Arthur Edward Waite (October 2, 1857 – May 19, 1942), commonly known as AE Waite, was a British poet born in the United States and a scholarly mystic who wrote extensively on occult and esoteric subjects, and was the co-creator of the deck of the Tarot Rider-Waite.
As his biographer RA Gilbert described it, “Waite's name has survived because he was the first to attempt a systematic study of the history of Western occultism, seen as a spiritual tradition rather than as aspects of protocience or as the pathology of religion "
Waite was born in Brooklyn, New York, United States.
Waite's father, Captain Charles F. Waite, died when he was very young, and his widowed mother, Emma Lovell, returned to his home country, England, where he was raised.
Since they had no money, Waite was educated in a small private school in North London.
When he was 13, he was educated at Colegio San Carlos and when he left school to become an office worker he wrote verses in his spare time.
In 1863 Waite's mother converted to Catholicism.
The death of his sister Frederika Waite in 1874 soon attracted him to psychic research. At age 21, he began reading regularly in the British Museum Library, studying many branches of esotericism.
In 1881 Waite discovered the writings of Eliphas Levi.
When Waite was almost 30 years old he married Ada Lakeman (also called "Lucasta"), and they had a daughter, Sybil.
Some time after Lucasta's death in 1924, Waite married Mary Broadbent Schofield.
He spent most of his life in or near London, connected to several publishers and editing a magazine, The Unknown World.
Waite joined the Foreign Order of the Hermetic Order of the Golden Dawn in January 1891 after being introduced by E.W. Berridge
- In 1893 he retired from the Golden Dawn.
- In 1896 he rejoined the Outer Order of the Golden Dawn.

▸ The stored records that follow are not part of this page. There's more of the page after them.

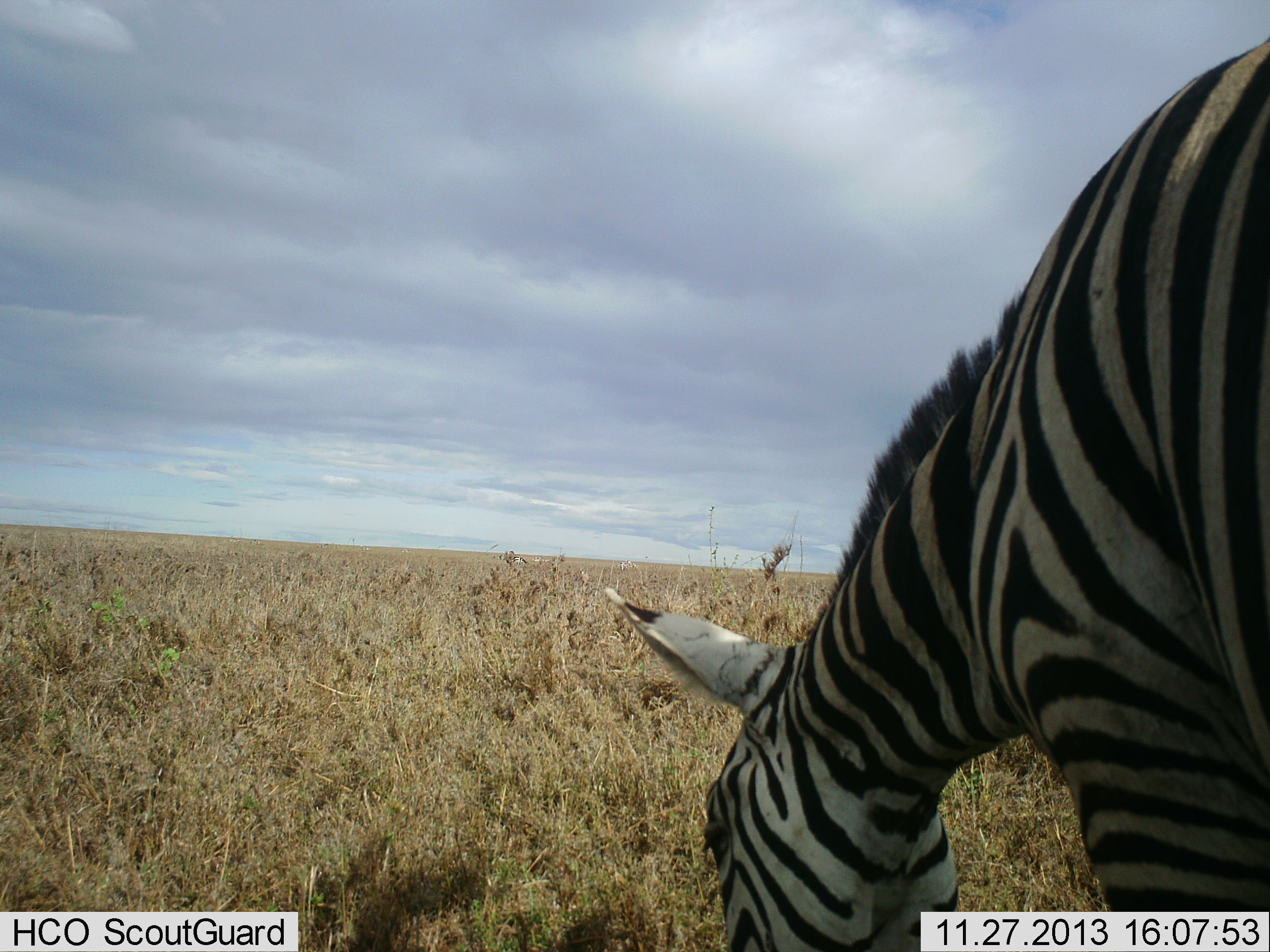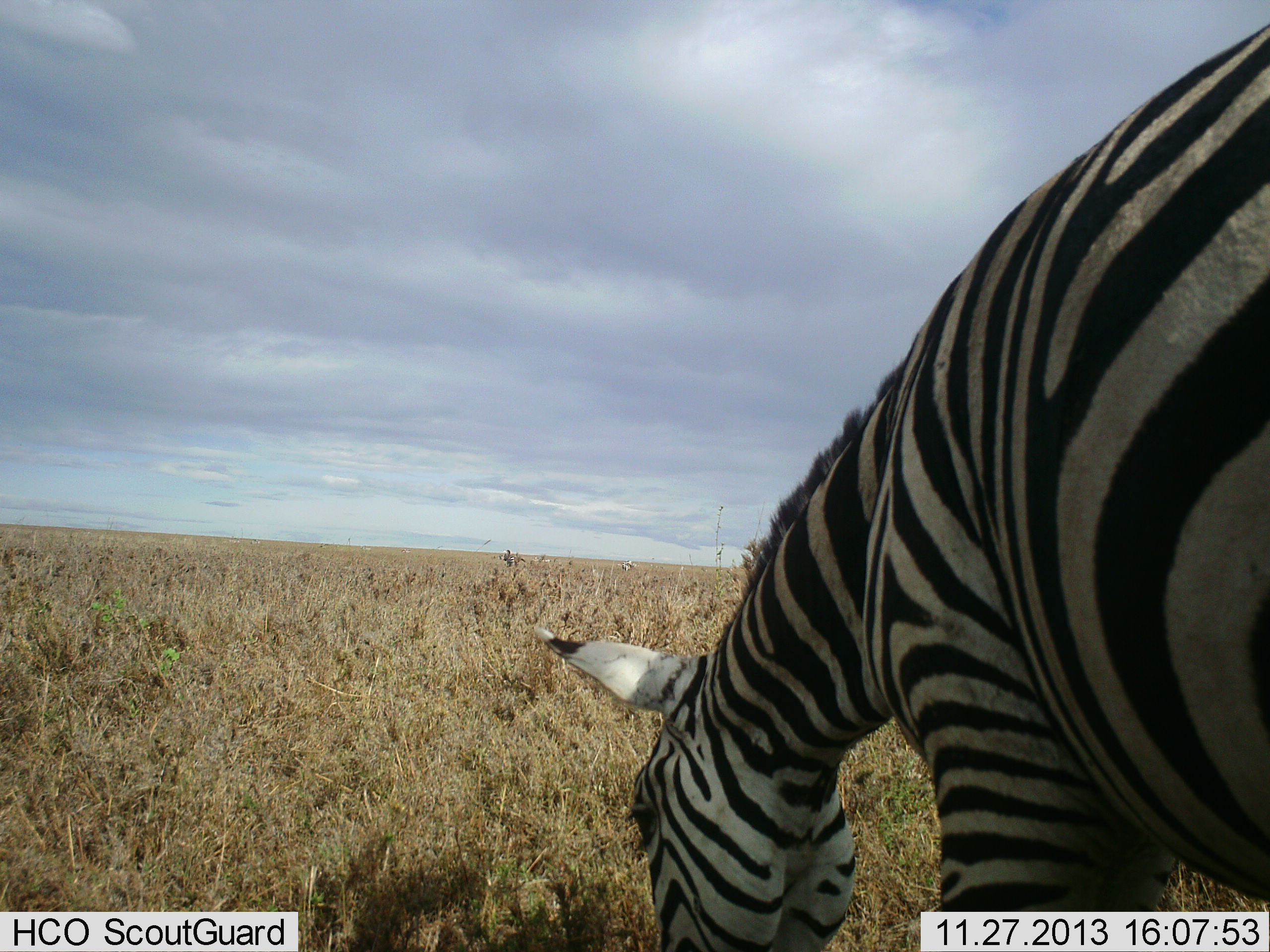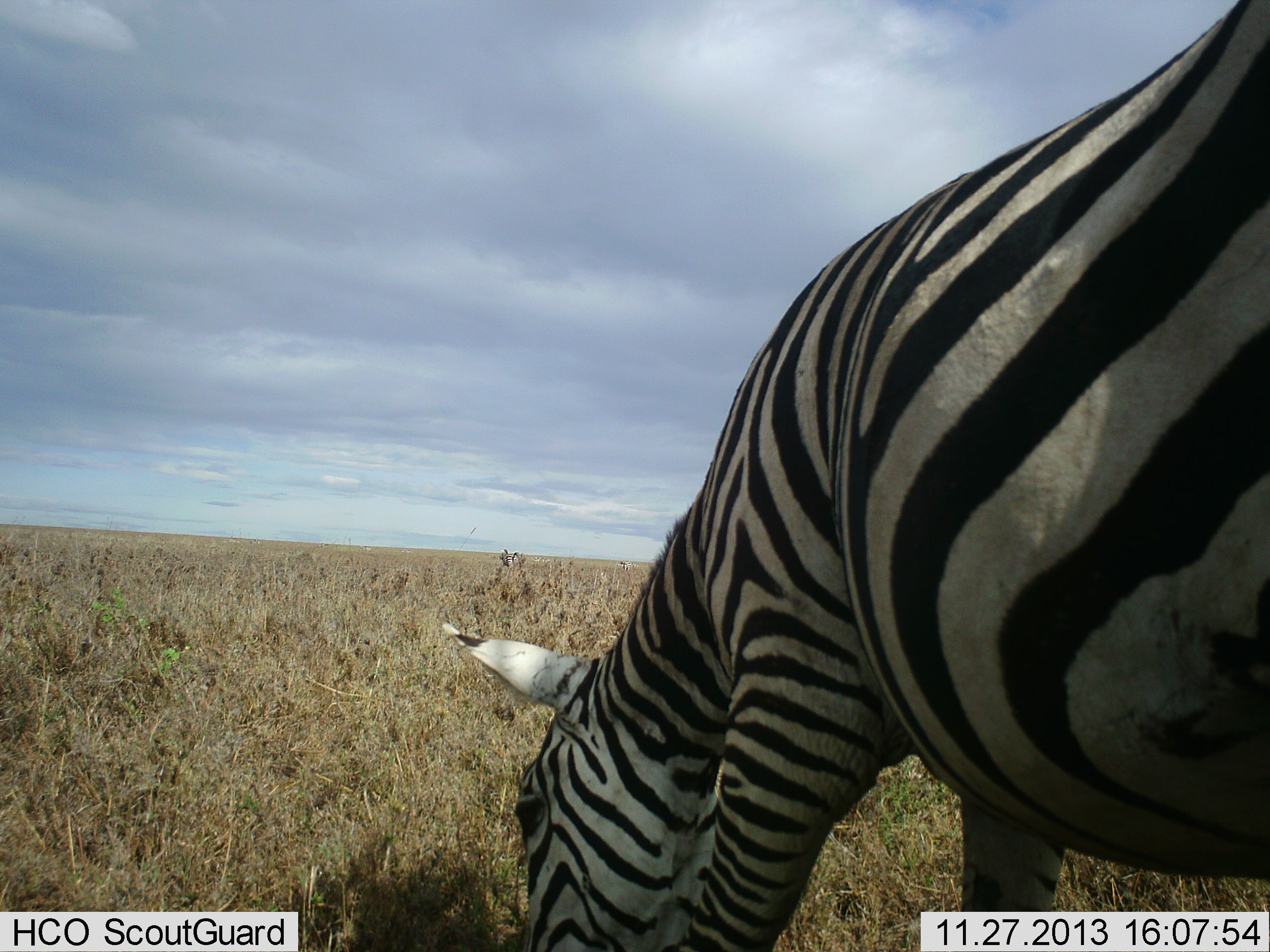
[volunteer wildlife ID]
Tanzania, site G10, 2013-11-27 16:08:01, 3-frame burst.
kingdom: Animalia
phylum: Chordata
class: Mammalia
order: Perissodactyla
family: Equidae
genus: Equus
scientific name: Equus quagga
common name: plains zebra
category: zebra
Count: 1.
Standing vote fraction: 0%.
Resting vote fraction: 0%.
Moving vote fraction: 36%.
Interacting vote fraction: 0%.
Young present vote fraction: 0%.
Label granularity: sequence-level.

- In 1899 he entered the Second Order of the Golden Dawn.
- He became a Mason in 1901 and entered the Rosicrucian Societies of Anglia in 1902.
- In 1903 Waite founded the Independent and Rectified Order R. R. et A. C.
- This Order was dissolved in 1914.
The golden dawn was torn by internal disputes until Waite's departure in 1914; In July 1915 he formed the Fraternity of the Pink Cross, which should not be confused with the Rosicrucian Societies.
By then there were already half a dozen stems of the original golden aurora, and as a whole it never recovered.
Aleister Crowley, the enemy of Waite, referred to him as the villain "Arthwate" in his novel Moonchild and referred to him as "Dead Waite" in his magazine Equinox.
Lovecraft has a villainous wizard in his story "The thing at the door" called Ephraim Waite; According to Robert M. Price, this character was based on Waite.
The author and scholar Waite was a prolific author and many of his works were well received in academic circles.
He wrote hidden texts on subjects such as divination, esotericism, Rosicrucianism, Freemasonry, ceremonial magic, cabalism and alchemy; He also translated and reissued several mystical and alchemical works.
He wrote about the Holy Grail, influenced by his friendship with Arthur Machen.
A number of its volumes remain printed, including The Book of Ceremonial Magic (1911), The Holy Kabbalah (1929), A New Encyclopedia of Masonry (1921), and its edited translation of the Transcendental Magic of Eliphas Levi (1896) , his Doctrine and Ritual (1910), after having seen reprints in recent years.
Waite also wrote two allegorical fantasy novels, Prince Starbeam (1889) and The Quest of the Golden Stairs (1893), and edited Elfin Music, an poetry anthology based on the folklore of English fairies.
Arthur Edward Waite and the Tarot Rider-Waite-Smith
He is best known as the co-creator of the Tarot Rider-Waite-Smith deck and author of his companion volume, the Tarot Key, reissued in expanded form the following year, 1911, as the Pictorial Key of the Tarot, a guide for Tarot reading.
The Rider-Waite-Smith tarot was noted for being one of the first tarot decks to illustrate all tarot cards in their entirety, and not just the 22 major arcane cards.
Pamela Colman Smith, a member of Golden Dawn, illustrated Waite's letters, and the deck was first published in 1909.
It remains in publication today.
It is known that the inspiration for this deck was partly provided by the Sola-Busca tarot (Northern Italy, 1491), the first and only Tarot deck fully illustrated until the publication of the Rider-Waite-Smith tarot.